Themes are the fundamental and often universal ideas explored in a literary work.

The Importance of Moral Independence

An emphasis on thinking independently about moral decisions pervades Bless Me, Ultima. Antonio’s progress toward moral independence is the main marker of his maturity and development throughout the novel. Antonio’s struggle to reconcile the complexities of his experience with his religion leads him to conclude that he must make his own decisions. He becomes increasingly frustrated by the failure of the church to explain the most pressing questions about morality and human experience.

Ultima acts as Antonio’s guide as he learns the importance of moral independence. Ultima teaches him that the most difficult questions about life can never be answered entirely by a single religion or cultural tradition. Antonio has questions about evil, forgiveness, truth, and the soul, questions he can answer only for himself. Antonio once believed that the Communion ritual would answer all his questions, but Ultima teaches him that he must think for himself and arrive at his own conclusions.

The Influence of Culture on Identity

Bless Me, Ultima explores the difficulty of reconciling conflicting cultural traditions. In the end, Anaya suggests that a person can draw from several cultural traditions to forge a more complex and adaptable identity. Antonio is so eager to find a single, definitive answer to the questions that haunt him because he has been influenced by many conflicting cultures. The first major conflict involves his parents. His Luna mother wishes for him to become a priest, while his vaquero father wishes for him to ride the llano. Each parent has deeply rooted cultural convictions. Next is the conflict within his town between its Spanish and indigenous cultures. We see evidence of this conflict in the pronounced tension between Ultima’s mystical folklore and the Catholic church. Another conflict takes place at Antonio’s school between Spanish and English speakers.

Anaya uses these conflicts to explore the influence of culture on identity. Many characters in the book are limited by their cultural prejudices and never learn to look beyond their own assumptions. For example, the townspeople condemn Narciso for being a drunk and refuse to acknowledge that his traumatic experience in the war might play a part in his psychological state. Ultima teaches Antonio to avoid the limitations inherent in abiding by one culture, one religion, or one creed. Instead, Ultima encourages Antonio to embrace all of the cultural influences in his life to become a better person.

Growing Up and Loss of Innocence

Throughout the novel, Antonio struggles with what it means for him to grow up and wrestles with the man he wants to become. Antonio is initially afraid of growing up for several reasons. First, the idea of independence to him is sad and frightening. He dreads the first day of school both because it’s new and because he’s afraid of leaving his mother and needing her less. This association between growing up and abandoning one’s family continues with his brothers’ behavior. Eugene and León in particular speak of their parents almost scornfully. Second, for Antonio growing up means choosing what kind of man he wants to be—Márez or Luna. In choosing between these two lineages, he is bound to hurt at least one of his parents deeply. Finally, he’s worried about the association of growing up with sin. In the Catholic faith of his mother, losing one’s innocence is an inherently sinful action. Gaining knowledge itself has ties to sin, according to the story of Adam and Eve. At one point, María even states that boys become sinful as they become men.

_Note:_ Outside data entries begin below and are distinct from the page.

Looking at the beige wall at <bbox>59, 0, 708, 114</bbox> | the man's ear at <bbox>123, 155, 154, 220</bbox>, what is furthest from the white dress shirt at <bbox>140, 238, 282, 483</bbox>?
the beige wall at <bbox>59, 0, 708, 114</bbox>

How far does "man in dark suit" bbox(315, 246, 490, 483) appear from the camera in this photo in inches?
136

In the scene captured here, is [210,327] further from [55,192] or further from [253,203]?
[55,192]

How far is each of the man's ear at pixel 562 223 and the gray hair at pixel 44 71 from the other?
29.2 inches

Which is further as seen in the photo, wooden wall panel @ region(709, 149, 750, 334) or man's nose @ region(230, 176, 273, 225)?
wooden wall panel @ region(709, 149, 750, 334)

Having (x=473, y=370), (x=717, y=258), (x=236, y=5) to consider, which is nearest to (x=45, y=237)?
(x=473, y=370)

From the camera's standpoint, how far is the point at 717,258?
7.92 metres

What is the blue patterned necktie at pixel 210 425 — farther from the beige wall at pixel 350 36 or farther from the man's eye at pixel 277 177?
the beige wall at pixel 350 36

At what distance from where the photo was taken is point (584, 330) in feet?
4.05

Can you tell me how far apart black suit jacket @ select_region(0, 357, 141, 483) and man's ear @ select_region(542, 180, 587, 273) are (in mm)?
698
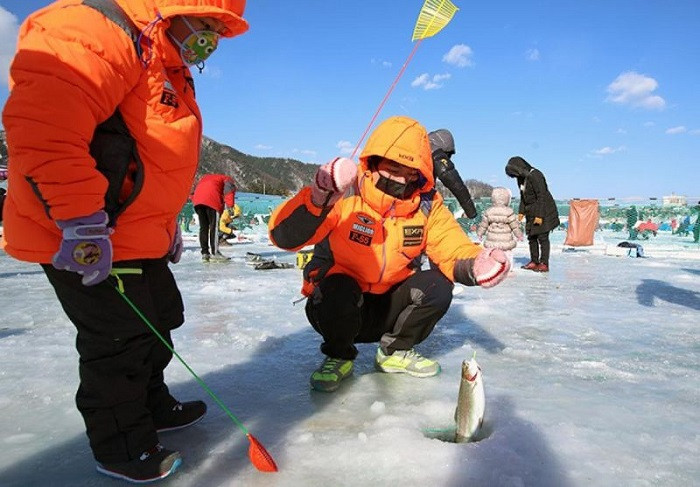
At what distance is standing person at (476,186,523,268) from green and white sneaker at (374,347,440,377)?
Result: 19.5 feet

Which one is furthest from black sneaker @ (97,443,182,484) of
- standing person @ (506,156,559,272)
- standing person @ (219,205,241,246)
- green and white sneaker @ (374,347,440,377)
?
standing person @ (219,205,241,246)

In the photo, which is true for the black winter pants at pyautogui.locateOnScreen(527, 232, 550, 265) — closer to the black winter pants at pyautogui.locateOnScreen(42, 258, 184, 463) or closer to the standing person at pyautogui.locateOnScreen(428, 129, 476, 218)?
the standing person at pyautogui.locateOnScreen(428, 129, 476, 218)

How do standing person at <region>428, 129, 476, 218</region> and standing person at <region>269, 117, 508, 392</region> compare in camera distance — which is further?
standing person at <region>428, 129, 476, 218</region>

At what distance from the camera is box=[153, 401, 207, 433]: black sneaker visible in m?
1.84

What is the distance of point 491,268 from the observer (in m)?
2.21

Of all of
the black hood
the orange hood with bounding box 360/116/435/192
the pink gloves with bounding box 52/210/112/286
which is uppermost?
the black hood

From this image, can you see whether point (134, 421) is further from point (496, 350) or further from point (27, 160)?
point (496, 350)

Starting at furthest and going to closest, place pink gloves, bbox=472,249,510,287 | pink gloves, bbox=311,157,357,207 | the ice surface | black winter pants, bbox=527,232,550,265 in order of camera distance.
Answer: black winter pants, bbox=527,232,550,265
pink gloves, bbox=472,249,510,287
pink gloves, bbox=311,157,357,207
the ice surface

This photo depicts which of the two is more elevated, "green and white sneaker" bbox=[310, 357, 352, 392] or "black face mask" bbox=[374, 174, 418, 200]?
"black face mask" bbox=[374, 174, 418, 200]

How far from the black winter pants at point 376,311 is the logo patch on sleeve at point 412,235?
0.19m

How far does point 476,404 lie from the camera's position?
5.62ft

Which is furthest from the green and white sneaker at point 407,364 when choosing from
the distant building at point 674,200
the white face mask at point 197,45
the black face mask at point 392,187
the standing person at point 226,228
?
the distant building at point 674,200

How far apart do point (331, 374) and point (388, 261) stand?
0.64 meters

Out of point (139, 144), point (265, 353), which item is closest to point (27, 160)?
point (139, 144)
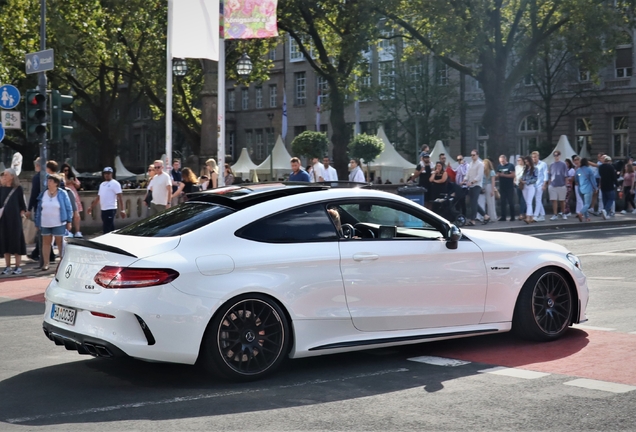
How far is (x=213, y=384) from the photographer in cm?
698

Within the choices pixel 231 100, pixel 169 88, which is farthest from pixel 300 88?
pixel 169 88

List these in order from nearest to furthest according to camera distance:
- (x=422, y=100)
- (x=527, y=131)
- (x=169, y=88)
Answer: (x=169, y=88)
(x=422, y=100)
(x=527, y=131)

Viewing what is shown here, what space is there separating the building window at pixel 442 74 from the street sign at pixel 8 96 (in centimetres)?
4328

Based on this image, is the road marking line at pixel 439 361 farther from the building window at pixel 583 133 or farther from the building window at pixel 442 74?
the building window at pixel 583 133

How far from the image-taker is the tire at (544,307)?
328 inches

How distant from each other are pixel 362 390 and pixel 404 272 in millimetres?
1236

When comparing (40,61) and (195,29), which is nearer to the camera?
(40,61)

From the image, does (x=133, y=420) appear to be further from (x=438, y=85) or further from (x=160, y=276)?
(x=438, y=85)

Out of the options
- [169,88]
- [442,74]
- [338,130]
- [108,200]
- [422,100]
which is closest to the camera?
[108,200]

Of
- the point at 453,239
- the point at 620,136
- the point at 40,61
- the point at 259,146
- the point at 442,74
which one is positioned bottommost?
the point at 453,239

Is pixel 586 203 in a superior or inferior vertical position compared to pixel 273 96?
inferior

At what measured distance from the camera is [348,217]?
7.88 metres

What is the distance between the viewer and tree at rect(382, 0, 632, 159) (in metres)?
33.2

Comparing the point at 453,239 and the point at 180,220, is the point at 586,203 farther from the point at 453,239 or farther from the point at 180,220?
the point at 180,220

Antonio ultimately discovers that while all these frightening elements are part of growing up, there are ways in which they can be fun and exciting. Instead of running directly home after school, he goes fishing with Samuel, which eventually leads to him learning about the golden carp. Not needing his mother for guidance thus gives Antonio the opportunity to explore and embrace new ideas and experiences. In the conversation Antonio has with Gabriel in the final chapter, he realizes that he doesn’t actually have to choose between the Márez and Luna ways of life and instead can combine them. This mature way of understanding his heritage can only be achieved through growing up. Finally, he gains a different perspective on innocence. According to Ultima and Gabriel, maturing and learning are normal and natural parts of life. While they acknowledge the sadness in losing one’s innocence, they also see it as an opportunity for independence, freedom, and better understanding. By the end of the novel, Antonio’s maturation has come with hardship but has made him a wiser and more empathetic person. Losing his innocence is ultimately painful but full of possibility.